The purpose of Env is to manage function and variable bindings and also provides lexical scoping through the find method. We also define types for user-defined functions through Procedure, and Go defined functions through FuncLit. All that’s left is eval!

var QUOTE Symbol = "quote"
var IF Symbol = "if"
var SET Symbol = "set"
var DEFINE Symbol = "define"
var LAMBDA Symbol = "lambda"
var BEGIN Symbol = "begin"

func eval(a Atom, e *Env) (Atom, error) {
	var err error
	for {
		switch a.(type) {
		case Number:
			return a, nil
		case Symbol:
			s := a.(Symbol)
			return e.find(s)[s], nil
		case List:
			l := a.(List)
			switch l[0] {
			case QUOTE:
				return l[1], nil
			case IF:
				test, conseq, alt := l[1], l[2], l[3]
				t, err := eval(test, e)
				if err != nil {
					return nil, err
				}
				if t.(Bool) {
					a = conseq
				} else {
					a = alt
				}
			case SET:
				name, exp := l[1].(Symbol), l[2]
				e.find(name)[name], err = eval(exp, e)
				return nil, err
			case DEFINE:
				name, exp := l[1].(Symbol), l[2]
				e.mapping[name], err = eval(exp, e)
				return nil, err
			case LAMBDA:
				vars, exp := l[1].(List), l[2]
				return &amp;Procedure{
					vars, exp, e,
				}, nil
			case BEGIN:
				for _, exp := range l[1 : len(l)-1] {
					_, err = eval(exp, e)
					if err != nil {
						return nil, err
					}
				}
				a = l[len(l)-1]
			default:
				exps := make([]Atom, len(l))
				for i, exp := range l {
					exps[i], err = eval(exp, e)
					if err != nil {
						return nil, err
					}
				}
				proc := exps[0].(Func)
				if p, ok := proc.(*Procedure); ok {
					a = p.body
					e = NewEnvFrom(p.params, exps[1:], p.env)
				} else {
					x, err := proc.Call(exps[1:])
					if err != nil {
						return nil, fmt.Errorf("%s: %s", l[0], err)
					}
					return x, nil
				}
			}
		default:
			panic(fmt.Sprintf("Cannot eval %v", a))
		}
	}
	return nil, nil
}

Here you see the built-in functions quote, if, set, define, lambda, and begin. We’ve even got tail recursion! We can use these to define others. I’ve defined arithmetic with Go functions using my wrapper which makes any function “generic”, but that uses Go reflection and is outside the scope of this post.

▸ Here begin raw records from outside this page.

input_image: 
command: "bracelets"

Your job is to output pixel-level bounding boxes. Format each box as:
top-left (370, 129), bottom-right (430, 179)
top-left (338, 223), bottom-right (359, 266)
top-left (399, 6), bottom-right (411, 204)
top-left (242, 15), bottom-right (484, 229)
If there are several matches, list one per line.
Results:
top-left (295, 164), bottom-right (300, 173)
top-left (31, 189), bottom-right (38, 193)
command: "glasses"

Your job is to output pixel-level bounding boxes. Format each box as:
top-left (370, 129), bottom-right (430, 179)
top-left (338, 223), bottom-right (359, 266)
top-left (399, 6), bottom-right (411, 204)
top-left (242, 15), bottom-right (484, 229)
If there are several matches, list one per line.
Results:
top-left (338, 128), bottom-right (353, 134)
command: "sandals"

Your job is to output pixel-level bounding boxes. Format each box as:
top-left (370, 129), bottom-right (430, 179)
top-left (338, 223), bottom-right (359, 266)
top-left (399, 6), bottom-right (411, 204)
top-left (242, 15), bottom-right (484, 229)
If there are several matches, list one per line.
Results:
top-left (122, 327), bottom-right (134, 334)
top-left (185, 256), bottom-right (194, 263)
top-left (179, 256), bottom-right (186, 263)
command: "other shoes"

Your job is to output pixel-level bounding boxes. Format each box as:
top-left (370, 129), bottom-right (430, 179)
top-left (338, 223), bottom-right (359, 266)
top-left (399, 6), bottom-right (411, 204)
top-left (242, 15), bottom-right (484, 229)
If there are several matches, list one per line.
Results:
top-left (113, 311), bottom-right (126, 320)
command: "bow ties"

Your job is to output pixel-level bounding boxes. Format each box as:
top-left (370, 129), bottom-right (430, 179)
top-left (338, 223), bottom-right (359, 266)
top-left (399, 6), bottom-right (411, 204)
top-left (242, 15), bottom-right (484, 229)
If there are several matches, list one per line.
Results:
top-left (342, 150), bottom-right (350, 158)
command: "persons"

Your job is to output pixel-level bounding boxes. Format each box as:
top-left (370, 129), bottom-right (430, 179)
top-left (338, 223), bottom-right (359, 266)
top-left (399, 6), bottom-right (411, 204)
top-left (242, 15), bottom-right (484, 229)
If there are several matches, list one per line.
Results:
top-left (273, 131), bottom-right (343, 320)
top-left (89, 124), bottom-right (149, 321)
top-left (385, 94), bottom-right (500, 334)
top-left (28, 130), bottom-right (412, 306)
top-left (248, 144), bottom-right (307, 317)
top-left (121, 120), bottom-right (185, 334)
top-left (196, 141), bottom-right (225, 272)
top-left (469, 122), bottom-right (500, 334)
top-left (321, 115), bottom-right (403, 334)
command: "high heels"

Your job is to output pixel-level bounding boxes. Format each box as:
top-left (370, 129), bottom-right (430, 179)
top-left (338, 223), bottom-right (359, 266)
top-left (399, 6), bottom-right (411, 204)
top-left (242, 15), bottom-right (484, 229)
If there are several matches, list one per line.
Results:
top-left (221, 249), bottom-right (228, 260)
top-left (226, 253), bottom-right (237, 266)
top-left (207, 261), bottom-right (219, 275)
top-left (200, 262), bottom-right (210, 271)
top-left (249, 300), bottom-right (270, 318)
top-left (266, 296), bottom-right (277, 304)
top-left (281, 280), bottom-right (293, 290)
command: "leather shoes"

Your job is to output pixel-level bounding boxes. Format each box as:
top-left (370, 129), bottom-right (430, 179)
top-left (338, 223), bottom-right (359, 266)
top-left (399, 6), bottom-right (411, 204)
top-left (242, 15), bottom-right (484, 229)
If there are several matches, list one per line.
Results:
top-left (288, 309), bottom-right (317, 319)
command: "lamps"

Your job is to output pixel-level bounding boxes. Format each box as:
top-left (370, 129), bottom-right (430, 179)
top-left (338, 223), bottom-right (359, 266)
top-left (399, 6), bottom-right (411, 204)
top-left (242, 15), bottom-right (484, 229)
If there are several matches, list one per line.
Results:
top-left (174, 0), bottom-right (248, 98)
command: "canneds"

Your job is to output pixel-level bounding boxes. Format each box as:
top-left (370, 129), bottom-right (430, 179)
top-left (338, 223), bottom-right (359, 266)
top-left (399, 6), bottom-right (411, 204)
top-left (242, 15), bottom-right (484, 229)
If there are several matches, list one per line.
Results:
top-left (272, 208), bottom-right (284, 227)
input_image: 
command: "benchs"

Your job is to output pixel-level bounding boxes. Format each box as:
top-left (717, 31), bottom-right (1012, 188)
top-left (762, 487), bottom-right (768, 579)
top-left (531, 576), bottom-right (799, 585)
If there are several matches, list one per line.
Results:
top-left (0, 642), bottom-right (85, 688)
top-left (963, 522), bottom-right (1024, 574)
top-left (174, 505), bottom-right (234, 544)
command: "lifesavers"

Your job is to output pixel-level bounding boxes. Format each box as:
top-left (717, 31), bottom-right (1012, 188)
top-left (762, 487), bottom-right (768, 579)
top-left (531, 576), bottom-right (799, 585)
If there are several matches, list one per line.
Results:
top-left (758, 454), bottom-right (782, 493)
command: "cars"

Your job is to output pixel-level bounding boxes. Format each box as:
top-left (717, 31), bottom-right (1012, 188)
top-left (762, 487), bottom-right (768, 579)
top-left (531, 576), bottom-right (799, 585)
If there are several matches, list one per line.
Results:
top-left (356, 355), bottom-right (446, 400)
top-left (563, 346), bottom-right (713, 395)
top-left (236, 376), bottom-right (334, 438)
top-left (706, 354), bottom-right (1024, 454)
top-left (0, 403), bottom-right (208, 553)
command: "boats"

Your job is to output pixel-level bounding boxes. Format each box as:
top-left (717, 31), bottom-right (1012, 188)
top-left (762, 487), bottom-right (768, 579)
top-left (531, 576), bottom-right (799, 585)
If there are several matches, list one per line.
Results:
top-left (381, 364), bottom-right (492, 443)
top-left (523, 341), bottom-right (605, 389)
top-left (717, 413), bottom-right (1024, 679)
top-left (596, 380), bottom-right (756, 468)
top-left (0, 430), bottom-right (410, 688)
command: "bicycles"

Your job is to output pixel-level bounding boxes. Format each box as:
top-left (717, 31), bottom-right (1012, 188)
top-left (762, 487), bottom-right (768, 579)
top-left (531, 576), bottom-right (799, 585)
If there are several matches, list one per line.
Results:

I’ll end with a sample of some code defined in the LISP and a benchmark against Go to show performance. (Hint, it’s terrible, but ok for a weekend and my first time ever writing code in a LISP).

(define factorial
	(lambda (n)
	(if (= n 0) 1
		(* n (factorial (- n 1))))))
(factorial 100)

And the benchmark:

PASS
BenchmarkGoFact		5000000	       648 ns/op
BenchmarkCLISPFact	20000	     96744 ns/op
ok  	github.com/Logiraptor/chickenLISP	6.821s

That’s all for now. Full source with tests/benchmark is available here.